Langfristig gesehen wird ein erheblicher Teil des emittierten CO2 nicht in der Atmosphäre verbleiben, sondern teils im Meer gelöst (was leider zu einer Versauerung der Ozeane führt, mit weiteren ökologischen Schäden) und teils auch an Land gebunden. Beispielsweise könnten manche Ökosysteme unter dem Einfluss höherer Temperaturen und/oder der erhöhten CO2-Konzentration durch verstärktes Pflanzenwachstum mehr CO2 als bisher binden. Umgekehrt kann aber auch mehr CO2 freigesetzt werden, z. B. wenn großflächige Waldbrände zunehmen. Es gibt eine Vielzahl von Effekten, die in der einen oder anderen Richtung wirken, und noch nicht sehr zuverlässig eingeschätzt werden können.

▶ Material
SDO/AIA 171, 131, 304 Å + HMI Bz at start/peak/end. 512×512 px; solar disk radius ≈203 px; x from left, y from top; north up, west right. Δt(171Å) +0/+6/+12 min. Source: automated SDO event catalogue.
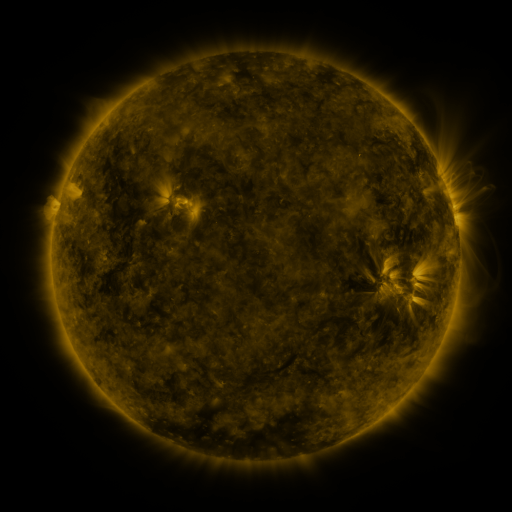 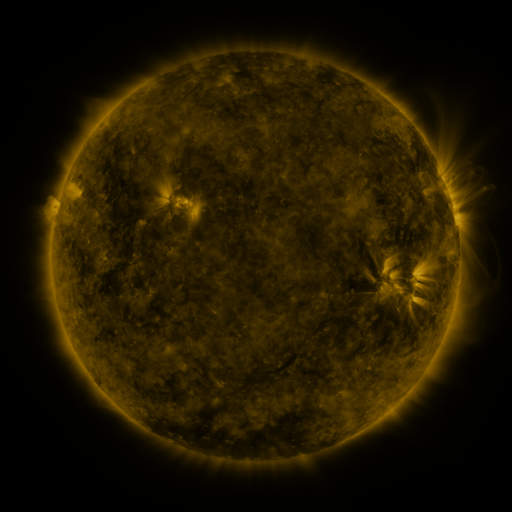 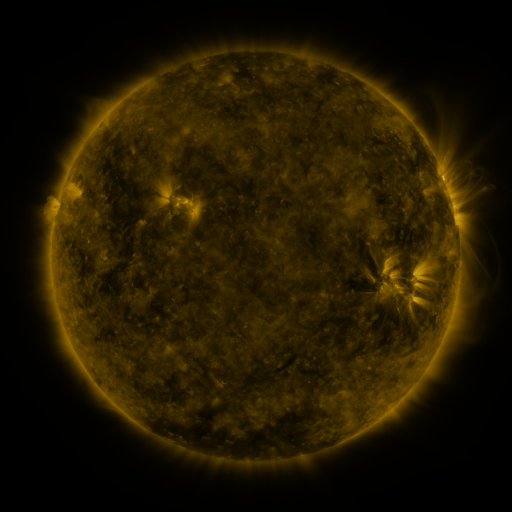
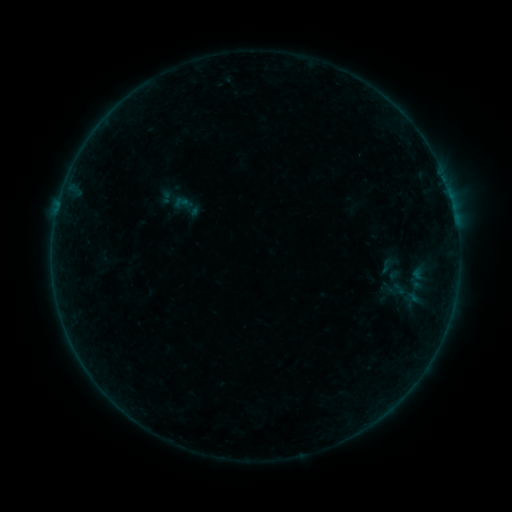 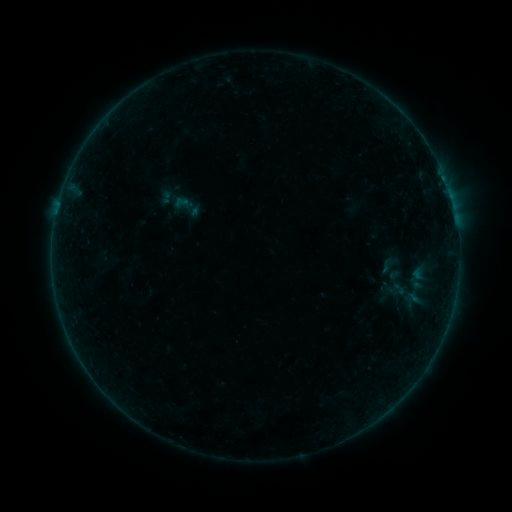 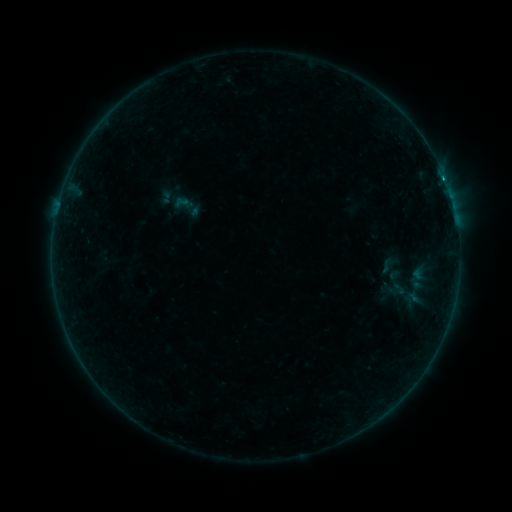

▶ Aufgaben
• a. Wozu führt es laut dem Text über den Verbleib des emittierten CO2, wenn sich CO2 im Meer löst?
• b. Geben Sie den Abschnitt aus dem Text über den Verbleib des emittierten CO2 von "Langfristig gesehen wird" bis einschließlich "eingeschätzt werden können." wortgetreu wieder.
• c. Führen Sie den Text über den Verbleib des emittierten CO2 im Anschluss an seinen letzten Satz weiter.

▶ Erwartete Ergebnisse
• a. Zu einer Versauerung der Ozeane, mit weiteren ökologischen Schäden.

• b.
Langfristig gesehen wird ein erheblicher Teil des emittierten CO2 nicht in der Atmosphäre verbleiben, sondern teils im Meer gelöst (was leider zu einer Versauerung der Ozeane führt, mit weiteren ökologischen Schäden) und teils auch an Land gebunden. Beispielsweise könnten manche Ökosysteme unter dem Einfluss höherer Temperaturen und/oder der erhöhten CO2-Konzentration durch verstärktes Pflanzenwachstum mehr CO2 als bisher binden. Umgekehrt kann aber auch mehr CO2 freigesetzt werden, z. B. wenn großflächige Waldbrände zunehmen. Es gibt eine Vielzahl von Effekten, die in der einen oder anderen Richtung wirken, und noch nicht sehr zuverlässig eingeschätzt werden können.

• c.
Für den Zeitraum der nächsten Jahrzehnte, der für die Abwendung einer katastrophalen Klimakrise entscheidend ist, spielen solche Prozesse, deren Gesamtwirkung schwer abschätzbar ist, voraussichtlich keine entscheidende Rolle. Sollte aber eine katastrophale Entwicklung des Klimas eintreten, wäre die genannte CO2-Bindung sehr infrage gestellt, beispielsweise weil das Meerwasser bei höheren Temperaturen weniger CO2 lösen kann und weil massenhaft Wälder absterben würden. Allenfalls sehr langfristig – womöglich über die Geschichte der Menschheit hinaus – könnte sich das System wieder allmählich stabilisieren.

Es ist also vernünftig, nicht mit einer wesentlichen Entschärfung des Problems durch natürliche CO2-Bindung zu rechnen – vor allem nicht für dieses Jahrhundert – und gleichzeitig die Bewahrung der natürlichen CO2-Senken sorgfältig zu überwachen. Deswegen hat der IPCC die oben genannten Emissionsbudgets ohne Berücksichtigung von Änderung der natürlichen Prozesse berechnet. Er gibt aber zusätzlich zu bedenken, dass eine weitere deutliche Reduktion der Budgets langfristig gesehen notwendig sein könnte.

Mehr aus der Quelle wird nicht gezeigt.